### PROMPT 1
Reproduce the MongoDB forum thread from "To be precise, I" up to and including "Name(_id, Name, Dob)".
### PROMPT 2
Write what comes next in the forum thread on finding every field name in a MongoDB collection, picking up right after its final line.

### TEXT
*** Begin section ***
How to sample unique documents in a collection

Hi Team,

As part of sampling, if I have 10000 documents with different sampling of data. In order to find unique documents with their data type. How do I find it in compass or any MongoDB query available.

Example:

db.collection_001.drop();
db.createCollection(“collection_View_Aggregation_042”);
db.collection_001.insert(
{
   “_id” : 1,
   “item” : “”,
   “price” :
});

db.collection_001.insert(
{
   “_id” : ,
   “item” : “”,
   “price” : ,
   “quantity” :
});

db.collection_001.insert(
{
   “_id” : ,
   “item” : “”,
   “price” : ,
   “quantity” : ,
   “date” : ISODate(“2014-01-01T08:15:39.736Z”)
});

Increasing to 10000 documents ith different data type. In order to find unique documents from these collection is very difficult.

How do i fetch unique document name along with data type? Is any shortcut available?

w
Thanks & Regards,
Jay

To be precise, I have 1000 documents in 1 collection.
Document 1 - 10 different Field name (_id, name,dob, address,pin_code, Co-ordinates,etc.,)
Document 2 - Only 3 Field Name(_id, Name, Dob)
Document 3 - Contains 45 Field Name
Document 4 - Contains 150 Field Name
Document 5 - Contains 250 Field Name
Document 6 - Contains 200 Field Name
.
.
.
so on.

Field names may be similar or may vary from one document to other. Same is called “Sampling” in MongoDB.

If i want to find all Field name which is available in 1 Collection i have to manually verify all 1000 records. If i want to find all field with in the collection, irrespective of document, how do i find it?

Hello, @Jayaprakash_Nagappan!

The required result can be achieved mainly by using $objectToArray + $group stages.

Keep in mind, when using the examples below, that you may reach 16MB BSON document size limit, if there is a big variety of prop names or some prop names present in the most of documents in a huge collection.

For the example purpose, let’s simplify your documents structure to this:

db.test1.insertMany([
  { propA: 1 },
  { propA: '1', propB: true },
  { propA: 1, propC: [1, 2, 3] }
]);

Case 1: You need to get the list of unique names of properties of all documents in your collection.

Expected output:

{
  "_id" : null,
  "uniquePropNames" : [
    "propB",
    "propA",
    "propC",
    "_id"
*** End section ***
### MATERIAL PROVIDED
*** Begin section ***
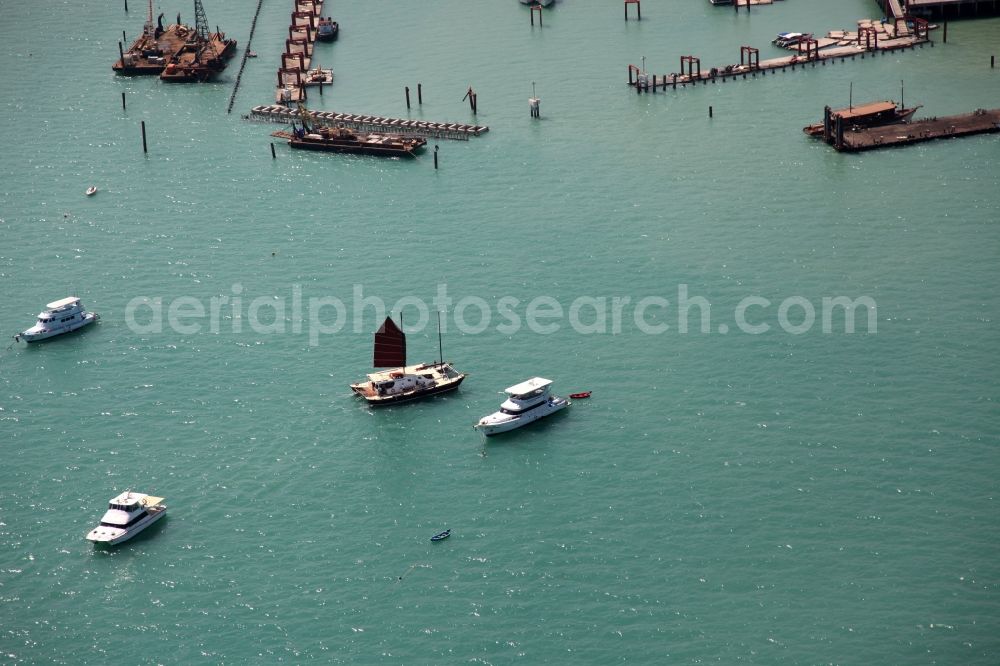 Chalong from above - In Chalong bay outside the city Chalong on Phuket Island in Thailand is the Chalong Pier with berths for boats and yachts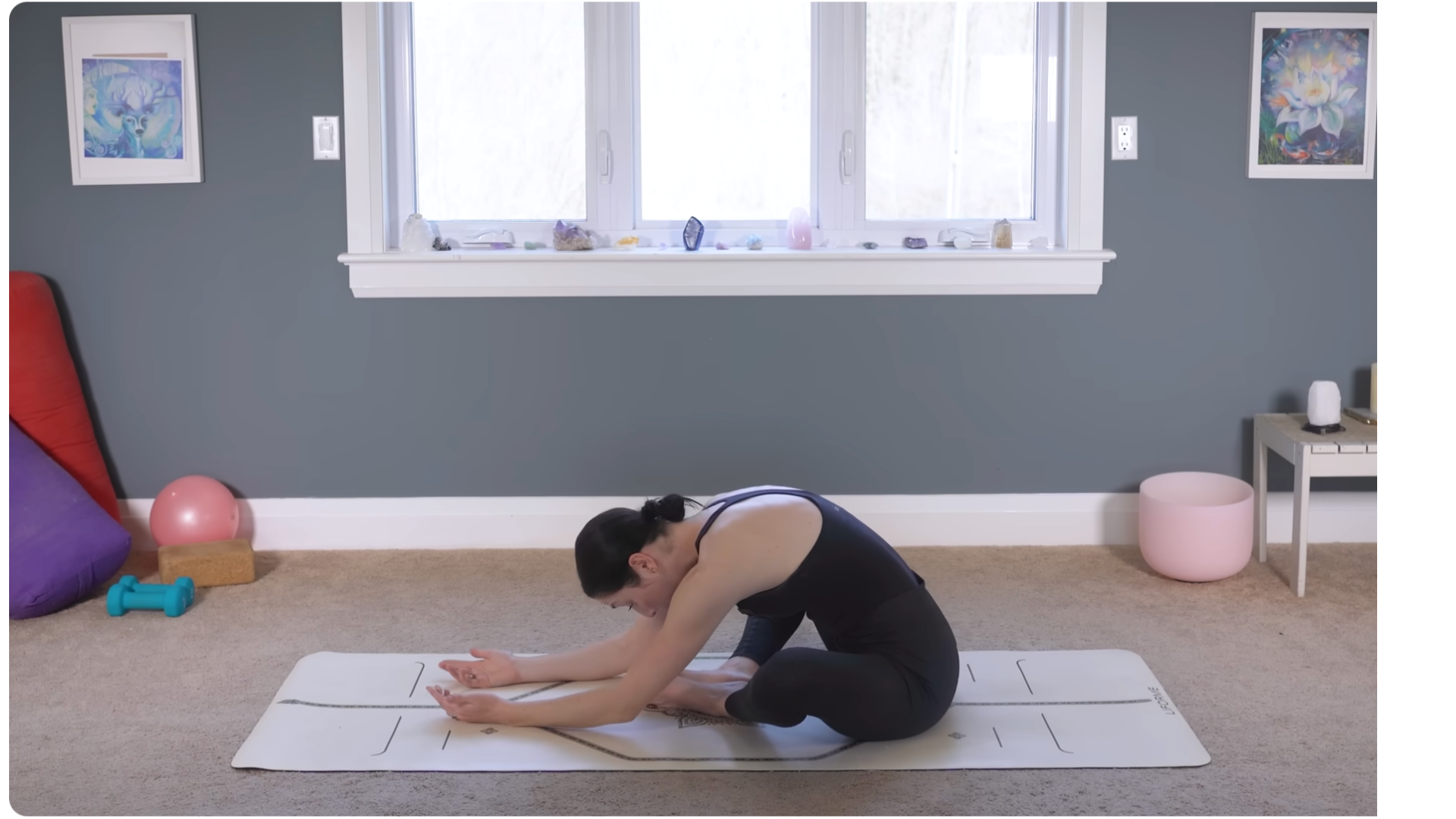 Yoga teacher sitting on a mat in Bound Angle Pose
*** End section ***
### WRITTEN ANSWER 1
To be precise, I have 1000 documents in 1 collection.
Document 1 - 10 different Field name (_id, name,dob, address,pin_code, Co-ordinates,etc.,)
Document 2 - Only 3 Field Name(_id, Name, Dob)

### WRITTEN ANSWER 2
  ]
}

Aggregation:

db.test1.aggregate([
  {
    $addFields: {
      list: {
        $objectToArray: '$$CURRENT',
      }
    }
  },
  {
    $unwind: '$list',
  },
  {
    $group: {
      _id: null,
      uniquePropNames: {
        $addToSet: '$list.k'
      },
    }
  }
]).pretty();

Case 2: You need to get the list of unique names of properties of all documents in your collection and each property should return unique list of types, it has throughout the documents per same collection - use this aggregation.

Expected output:

{ "propTypes" : [ "array" ], "propName" : "propC" }
{ "propTypes" : [ "bool" ], "propName" : "propB" }
{ "propTypes" : [ "string", "double" ], "propName" : "propA" }

Aggregation:

db.test1.aggregate([
  {
    $addFields: {
      list: {
        $objectToArray: '$$CURRENT',
      }
    }
  },
  {
    $unwind: '$list',
  },
  {
    $match: {
      'list.k': {
        $ne: '_id',
      }
    }
  },
  {
    $group: {
      _id: '$list.k',
      propTypes: {
        $addToSet: {
          $type: '$list.v',
        }
      }
    }
  },
  {
    $project: {
      _id: false,
      propName: '$_id',
      propTypes: true,
    }
  }
]).pretty();

Case 3: You need to get the list of unique names of properties of all documents in your collection and list Ids of documents, that have this prop.

Expected output:

{
  "documentIdsThatHoldProp" : [
    ObjectId("5f02435b9cb1606d755fd1e3")
  ],
  "propName" : "propB"
}
{
  "documentIdsThatHoldProp" : [
    ObjectId("5f02435b9cb1606d755fd1e2"),
    ObjectId("5f02435b9cb1606d755fd1e3"),
    ObjectId("5f02435b9cb1606d755fd1e4")
  ],
  "propName" : "propA"
}
{
  "documentIdsThatHoldProp" : [
    ObjectId("5f02435b9cb1606d755fd1e4")
  ],
  "propName" : "propC"
}

Aggregation:

db.test1.aggregate([
  {
    $addFields: {
      list: {
        $objectToArray: '$$CURRENT',
      }
    }
  },
  {
    $unwind: '$list',
  },
  {
    $match: {
      'list.k': {
        $ne: '_id',
      }
    }
  },
  {
    $group: {
      _id: null,
      uniquePropNames: {
        $addToSet: {
          name: '$list.k',
          documentId: '$_id'
        }
      },
    }
  },
  {
    $unwind: '$uniquePropNames',
  },
  {
    $group: {
      _id: '$uniquePropNames.name',
      documentIdsThatHoldProp: {
        $push: '$uniquePropNames.documentId',
      }
    }
  },
  {
    $project: {
      _id: false,
      propName: '$_id',
      documentIdsThatHoldProp: true,
    }
  }
]).pretty();

Case4: You need to get the list of unique names of properties of all documents in your collection and list Ids all possible types, that each unique property can have, mapped to document ids, that hold property value of a given type.

Expected output:

{
  "variations" : [
    {
      "propType" : "string",
      "documentIds" : [
        ObjectId("5f02435b9cb1606d755fd1e3")
      ]
    },
    {
      "propType" : "double",
      "documentIds" : [
        ObjectId("5f02435b9cb1606d755fd1e2"),
        ObjectId("5f02435b9cb1606d755fd1e4")
      ]
    }
  ],
  "propName" : "propA"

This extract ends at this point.